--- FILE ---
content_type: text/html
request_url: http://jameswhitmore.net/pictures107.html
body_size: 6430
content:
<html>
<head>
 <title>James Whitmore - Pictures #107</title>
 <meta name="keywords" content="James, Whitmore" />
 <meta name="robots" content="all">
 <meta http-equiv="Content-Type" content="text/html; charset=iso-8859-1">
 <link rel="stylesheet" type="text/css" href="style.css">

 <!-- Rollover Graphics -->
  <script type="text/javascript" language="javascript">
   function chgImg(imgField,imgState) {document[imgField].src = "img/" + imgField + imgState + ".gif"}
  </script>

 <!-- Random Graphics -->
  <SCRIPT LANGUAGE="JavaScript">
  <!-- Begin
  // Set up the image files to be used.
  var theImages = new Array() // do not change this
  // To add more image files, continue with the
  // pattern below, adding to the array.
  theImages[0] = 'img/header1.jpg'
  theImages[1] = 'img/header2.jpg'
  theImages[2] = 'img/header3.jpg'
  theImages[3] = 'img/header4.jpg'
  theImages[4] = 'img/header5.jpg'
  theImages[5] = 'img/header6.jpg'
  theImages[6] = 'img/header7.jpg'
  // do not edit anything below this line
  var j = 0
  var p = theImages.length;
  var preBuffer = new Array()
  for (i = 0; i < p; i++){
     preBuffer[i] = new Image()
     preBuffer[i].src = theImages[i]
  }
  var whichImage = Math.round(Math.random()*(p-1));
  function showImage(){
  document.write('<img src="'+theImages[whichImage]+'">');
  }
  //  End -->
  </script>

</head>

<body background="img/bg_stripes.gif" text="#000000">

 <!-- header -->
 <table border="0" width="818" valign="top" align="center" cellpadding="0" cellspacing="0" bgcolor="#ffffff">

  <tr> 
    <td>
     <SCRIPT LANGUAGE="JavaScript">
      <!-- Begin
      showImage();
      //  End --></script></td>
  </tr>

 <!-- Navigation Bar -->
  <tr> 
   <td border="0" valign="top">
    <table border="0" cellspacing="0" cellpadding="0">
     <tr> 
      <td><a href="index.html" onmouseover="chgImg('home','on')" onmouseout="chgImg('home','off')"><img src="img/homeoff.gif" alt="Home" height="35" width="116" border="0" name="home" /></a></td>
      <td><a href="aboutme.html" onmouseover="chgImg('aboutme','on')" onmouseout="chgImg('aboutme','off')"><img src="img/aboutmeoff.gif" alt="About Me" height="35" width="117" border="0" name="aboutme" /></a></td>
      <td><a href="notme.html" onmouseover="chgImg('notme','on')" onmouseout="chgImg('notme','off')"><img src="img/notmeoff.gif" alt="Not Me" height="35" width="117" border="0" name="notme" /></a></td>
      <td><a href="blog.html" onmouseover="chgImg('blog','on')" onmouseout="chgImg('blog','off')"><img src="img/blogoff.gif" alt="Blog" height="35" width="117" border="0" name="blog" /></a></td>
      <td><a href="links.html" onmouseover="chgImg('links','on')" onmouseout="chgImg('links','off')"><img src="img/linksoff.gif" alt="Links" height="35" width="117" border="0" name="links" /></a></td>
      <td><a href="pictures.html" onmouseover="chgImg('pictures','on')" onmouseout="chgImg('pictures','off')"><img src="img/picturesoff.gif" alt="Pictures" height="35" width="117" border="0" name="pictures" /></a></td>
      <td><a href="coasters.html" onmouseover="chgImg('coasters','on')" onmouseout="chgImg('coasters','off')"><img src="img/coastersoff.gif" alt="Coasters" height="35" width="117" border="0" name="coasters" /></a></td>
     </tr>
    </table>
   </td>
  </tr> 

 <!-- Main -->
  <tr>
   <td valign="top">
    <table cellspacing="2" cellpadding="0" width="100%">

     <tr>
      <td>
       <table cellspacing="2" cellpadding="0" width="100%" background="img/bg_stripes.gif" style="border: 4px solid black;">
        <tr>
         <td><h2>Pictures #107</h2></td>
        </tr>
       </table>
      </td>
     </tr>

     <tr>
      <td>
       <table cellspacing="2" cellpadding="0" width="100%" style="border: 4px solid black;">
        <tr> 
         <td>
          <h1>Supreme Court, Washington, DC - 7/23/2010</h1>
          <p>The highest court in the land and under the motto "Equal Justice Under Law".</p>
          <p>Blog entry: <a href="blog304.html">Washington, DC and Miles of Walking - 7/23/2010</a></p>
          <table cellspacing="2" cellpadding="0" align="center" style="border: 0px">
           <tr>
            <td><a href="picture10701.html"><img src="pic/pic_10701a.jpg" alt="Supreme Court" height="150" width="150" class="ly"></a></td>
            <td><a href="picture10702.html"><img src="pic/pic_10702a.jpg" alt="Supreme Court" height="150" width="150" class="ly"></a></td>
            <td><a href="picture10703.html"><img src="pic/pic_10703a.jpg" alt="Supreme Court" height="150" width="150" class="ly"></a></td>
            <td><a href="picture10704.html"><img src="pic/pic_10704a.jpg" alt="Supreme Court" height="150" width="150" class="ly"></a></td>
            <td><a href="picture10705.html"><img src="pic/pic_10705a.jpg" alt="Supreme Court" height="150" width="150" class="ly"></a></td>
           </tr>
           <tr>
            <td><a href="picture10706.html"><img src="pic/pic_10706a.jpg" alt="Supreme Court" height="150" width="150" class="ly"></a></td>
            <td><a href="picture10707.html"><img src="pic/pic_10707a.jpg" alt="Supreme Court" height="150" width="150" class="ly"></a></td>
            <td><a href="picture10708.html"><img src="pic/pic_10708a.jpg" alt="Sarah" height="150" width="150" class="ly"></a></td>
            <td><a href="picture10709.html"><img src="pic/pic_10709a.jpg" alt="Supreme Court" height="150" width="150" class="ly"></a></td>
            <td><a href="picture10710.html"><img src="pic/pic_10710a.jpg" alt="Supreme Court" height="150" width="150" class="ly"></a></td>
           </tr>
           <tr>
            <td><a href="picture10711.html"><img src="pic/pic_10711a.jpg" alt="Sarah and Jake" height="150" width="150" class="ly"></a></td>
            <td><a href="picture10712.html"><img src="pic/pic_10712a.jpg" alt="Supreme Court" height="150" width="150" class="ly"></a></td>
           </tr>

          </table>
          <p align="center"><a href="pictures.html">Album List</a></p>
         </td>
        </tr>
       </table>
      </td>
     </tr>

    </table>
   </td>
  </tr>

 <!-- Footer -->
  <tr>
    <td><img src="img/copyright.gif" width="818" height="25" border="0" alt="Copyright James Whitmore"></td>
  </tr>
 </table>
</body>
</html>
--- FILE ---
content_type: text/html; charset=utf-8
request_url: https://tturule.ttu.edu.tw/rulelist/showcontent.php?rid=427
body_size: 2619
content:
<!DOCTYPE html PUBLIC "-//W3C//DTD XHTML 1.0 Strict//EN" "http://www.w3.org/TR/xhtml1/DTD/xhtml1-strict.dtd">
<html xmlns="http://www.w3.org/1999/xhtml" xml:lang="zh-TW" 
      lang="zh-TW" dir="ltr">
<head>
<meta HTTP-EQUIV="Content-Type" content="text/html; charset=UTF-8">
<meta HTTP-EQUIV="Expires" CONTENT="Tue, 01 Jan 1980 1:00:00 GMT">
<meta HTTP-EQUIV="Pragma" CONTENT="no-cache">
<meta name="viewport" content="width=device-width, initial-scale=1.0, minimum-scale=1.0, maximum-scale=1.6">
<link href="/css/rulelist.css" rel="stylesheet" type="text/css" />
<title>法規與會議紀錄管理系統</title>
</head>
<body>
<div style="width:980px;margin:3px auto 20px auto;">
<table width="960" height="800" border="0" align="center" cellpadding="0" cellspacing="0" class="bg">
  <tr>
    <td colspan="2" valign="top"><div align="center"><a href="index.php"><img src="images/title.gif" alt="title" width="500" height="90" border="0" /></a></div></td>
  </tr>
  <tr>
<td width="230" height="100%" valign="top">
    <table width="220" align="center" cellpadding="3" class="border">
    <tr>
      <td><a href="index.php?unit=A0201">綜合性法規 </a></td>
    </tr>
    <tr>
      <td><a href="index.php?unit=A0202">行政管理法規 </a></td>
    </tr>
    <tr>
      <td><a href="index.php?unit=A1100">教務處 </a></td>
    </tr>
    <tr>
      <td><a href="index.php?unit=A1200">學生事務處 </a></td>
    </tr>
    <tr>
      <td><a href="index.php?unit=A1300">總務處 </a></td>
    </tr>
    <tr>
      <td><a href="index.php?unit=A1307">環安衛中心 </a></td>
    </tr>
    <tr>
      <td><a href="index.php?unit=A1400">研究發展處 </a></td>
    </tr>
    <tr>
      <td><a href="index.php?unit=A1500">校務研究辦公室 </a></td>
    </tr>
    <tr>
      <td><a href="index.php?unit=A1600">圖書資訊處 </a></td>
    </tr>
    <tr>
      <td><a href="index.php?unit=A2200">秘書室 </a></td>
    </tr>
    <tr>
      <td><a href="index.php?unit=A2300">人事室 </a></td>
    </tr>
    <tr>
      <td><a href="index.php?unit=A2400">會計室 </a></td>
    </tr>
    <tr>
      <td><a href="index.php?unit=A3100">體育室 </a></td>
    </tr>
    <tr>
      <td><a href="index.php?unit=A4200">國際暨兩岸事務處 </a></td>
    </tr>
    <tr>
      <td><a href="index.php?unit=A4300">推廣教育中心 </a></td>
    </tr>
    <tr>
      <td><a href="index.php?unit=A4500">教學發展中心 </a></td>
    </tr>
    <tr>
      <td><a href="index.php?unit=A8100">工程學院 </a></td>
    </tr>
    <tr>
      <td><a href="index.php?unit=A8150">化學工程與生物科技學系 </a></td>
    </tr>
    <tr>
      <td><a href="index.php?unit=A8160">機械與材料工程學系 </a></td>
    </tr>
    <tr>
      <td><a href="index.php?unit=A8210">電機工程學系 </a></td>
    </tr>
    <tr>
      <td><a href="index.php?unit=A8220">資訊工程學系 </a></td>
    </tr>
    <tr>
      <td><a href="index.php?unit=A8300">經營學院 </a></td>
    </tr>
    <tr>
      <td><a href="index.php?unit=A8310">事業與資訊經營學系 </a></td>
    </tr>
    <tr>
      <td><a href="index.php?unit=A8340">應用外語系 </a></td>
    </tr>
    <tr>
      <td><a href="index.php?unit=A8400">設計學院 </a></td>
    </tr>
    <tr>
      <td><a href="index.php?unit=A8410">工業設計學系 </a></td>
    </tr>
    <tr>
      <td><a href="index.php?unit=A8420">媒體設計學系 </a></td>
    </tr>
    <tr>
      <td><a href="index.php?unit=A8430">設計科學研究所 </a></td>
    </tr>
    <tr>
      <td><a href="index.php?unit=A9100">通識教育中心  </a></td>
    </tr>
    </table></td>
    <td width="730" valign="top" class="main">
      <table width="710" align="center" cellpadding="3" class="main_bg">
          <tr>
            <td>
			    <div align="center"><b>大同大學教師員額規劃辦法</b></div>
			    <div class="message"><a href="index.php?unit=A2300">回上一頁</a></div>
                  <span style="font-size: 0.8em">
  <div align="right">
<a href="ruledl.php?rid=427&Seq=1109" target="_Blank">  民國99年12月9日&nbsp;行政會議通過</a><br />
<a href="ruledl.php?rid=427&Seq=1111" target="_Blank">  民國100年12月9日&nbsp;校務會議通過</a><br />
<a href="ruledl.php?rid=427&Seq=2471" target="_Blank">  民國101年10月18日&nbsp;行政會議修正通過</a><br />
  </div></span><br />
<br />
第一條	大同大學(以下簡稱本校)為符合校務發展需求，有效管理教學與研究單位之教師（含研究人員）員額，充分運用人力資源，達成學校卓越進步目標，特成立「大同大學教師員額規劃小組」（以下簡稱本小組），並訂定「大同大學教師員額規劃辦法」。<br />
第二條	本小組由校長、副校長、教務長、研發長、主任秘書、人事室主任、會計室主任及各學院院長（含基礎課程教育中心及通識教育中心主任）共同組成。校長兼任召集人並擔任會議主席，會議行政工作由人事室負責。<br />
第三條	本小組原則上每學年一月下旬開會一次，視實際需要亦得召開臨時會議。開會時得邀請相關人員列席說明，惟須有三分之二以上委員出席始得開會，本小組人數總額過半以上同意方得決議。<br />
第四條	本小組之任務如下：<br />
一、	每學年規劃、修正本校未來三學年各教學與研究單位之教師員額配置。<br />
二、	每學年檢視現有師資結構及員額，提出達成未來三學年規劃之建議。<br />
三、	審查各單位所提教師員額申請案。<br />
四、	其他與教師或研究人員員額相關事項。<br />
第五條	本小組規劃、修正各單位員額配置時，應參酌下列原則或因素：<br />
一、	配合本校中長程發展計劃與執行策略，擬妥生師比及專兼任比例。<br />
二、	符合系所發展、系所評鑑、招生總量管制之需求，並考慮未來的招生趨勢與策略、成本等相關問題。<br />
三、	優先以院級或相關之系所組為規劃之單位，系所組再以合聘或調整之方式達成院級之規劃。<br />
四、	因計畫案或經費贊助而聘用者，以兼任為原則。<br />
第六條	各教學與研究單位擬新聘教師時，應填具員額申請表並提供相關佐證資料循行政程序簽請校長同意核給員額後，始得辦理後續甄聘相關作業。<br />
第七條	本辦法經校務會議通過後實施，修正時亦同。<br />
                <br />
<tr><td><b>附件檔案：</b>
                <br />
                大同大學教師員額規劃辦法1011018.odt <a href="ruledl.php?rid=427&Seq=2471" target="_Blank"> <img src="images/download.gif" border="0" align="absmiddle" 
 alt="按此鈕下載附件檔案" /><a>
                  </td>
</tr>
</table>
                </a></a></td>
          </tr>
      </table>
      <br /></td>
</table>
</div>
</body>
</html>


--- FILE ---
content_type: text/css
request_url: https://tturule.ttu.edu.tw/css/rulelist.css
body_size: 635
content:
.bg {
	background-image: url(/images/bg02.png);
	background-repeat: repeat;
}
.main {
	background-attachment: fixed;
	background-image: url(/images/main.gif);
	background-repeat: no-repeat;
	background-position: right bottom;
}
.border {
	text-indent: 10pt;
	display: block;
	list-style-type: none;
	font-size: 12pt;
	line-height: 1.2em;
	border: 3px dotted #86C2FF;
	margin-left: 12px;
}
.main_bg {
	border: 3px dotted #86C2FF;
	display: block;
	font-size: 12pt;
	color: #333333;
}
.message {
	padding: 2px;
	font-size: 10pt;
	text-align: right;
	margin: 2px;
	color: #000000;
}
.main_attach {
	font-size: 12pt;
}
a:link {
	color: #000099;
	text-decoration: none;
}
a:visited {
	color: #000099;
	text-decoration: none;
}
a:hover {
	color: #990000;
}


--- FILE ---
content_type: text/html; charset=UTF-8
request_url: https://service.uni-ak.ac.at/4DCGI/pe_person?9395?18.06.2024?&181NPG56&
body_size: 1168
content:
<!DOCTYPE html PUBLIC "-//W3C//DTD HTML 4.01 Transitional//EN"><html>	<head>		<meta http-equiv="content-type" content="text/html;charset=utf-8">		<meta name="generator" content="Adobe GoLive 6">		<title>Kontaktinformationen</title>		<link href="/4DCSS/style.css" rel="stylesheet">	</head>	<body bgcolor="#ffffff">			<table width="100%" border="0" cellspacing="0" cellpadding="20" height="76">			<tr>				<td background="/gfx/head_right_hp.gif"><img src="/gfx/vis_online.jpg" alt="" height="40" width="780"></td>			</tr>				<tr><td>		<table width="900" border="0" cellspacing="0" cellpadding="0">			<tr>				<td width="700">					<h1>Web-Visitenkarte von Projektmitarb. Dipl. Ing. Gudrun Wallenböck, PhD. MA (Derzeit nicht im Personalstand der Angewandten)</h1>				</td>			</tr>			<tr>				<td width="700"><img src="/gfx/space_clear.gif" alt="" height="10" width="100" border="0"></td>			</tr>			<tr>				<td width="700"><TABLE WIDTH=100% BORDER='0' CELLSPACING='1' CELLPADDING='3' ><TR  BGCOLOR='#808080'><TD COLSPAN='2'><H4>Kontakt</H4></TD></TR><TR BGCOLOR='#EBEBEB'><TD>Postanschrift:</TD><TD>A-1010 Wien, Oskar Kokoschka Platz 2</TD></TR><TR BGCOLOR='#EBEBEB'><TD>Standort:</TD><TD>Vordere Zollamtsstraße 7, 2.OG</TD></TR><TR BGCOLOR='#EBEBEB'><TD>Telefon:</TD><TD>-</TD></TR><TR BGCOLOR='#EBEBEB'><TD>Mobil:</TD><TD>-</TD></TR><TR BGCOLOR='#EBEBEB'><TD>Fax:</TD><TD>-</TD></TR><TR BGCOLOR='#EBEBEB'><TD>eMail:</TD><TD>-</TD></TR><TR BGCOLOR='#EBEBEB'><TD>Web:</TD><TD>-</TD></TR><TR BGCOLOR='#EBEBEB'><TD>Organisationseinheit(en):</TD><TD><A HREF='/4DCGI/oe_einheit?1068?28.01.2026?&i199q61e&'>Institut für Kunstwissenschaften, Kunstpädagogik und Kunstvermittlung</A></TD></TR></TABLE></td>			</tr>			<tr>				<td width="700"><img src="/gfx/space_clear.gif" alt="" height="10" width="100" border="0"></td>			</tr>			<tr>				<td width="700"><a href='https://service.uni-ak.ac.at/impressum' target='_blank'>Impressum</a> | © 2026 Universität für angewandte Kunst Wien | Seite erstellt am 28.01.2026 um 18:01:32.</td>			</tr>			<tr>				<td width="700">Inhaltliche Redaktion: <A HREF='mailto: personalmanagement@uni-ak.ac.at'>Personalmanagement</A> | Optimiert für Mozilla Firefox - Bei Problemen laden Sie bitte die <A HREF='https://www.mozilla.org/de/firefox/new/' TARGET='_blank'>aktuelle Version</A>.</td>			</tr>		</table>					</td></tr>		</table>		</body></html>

━━━━━━━━━━━━━━━━━━━━━━━━━━━━━━

* [The task]:
When a line in the listing has the word "Blog", return that line.

* [Expected output]:
      <td><a href="blog.html" onmouseover="chgImg('blog','on')" onmouseout="chgImg('blog','off')"><img src="img/blogoff.gif" alt="Blog" height="35" width="117" border="0" name="blog" /></a></td>
          <p>Blog entry: <a href="blog304.html">Washington, DC and Miles of Walking - 7/23/2010</a></p>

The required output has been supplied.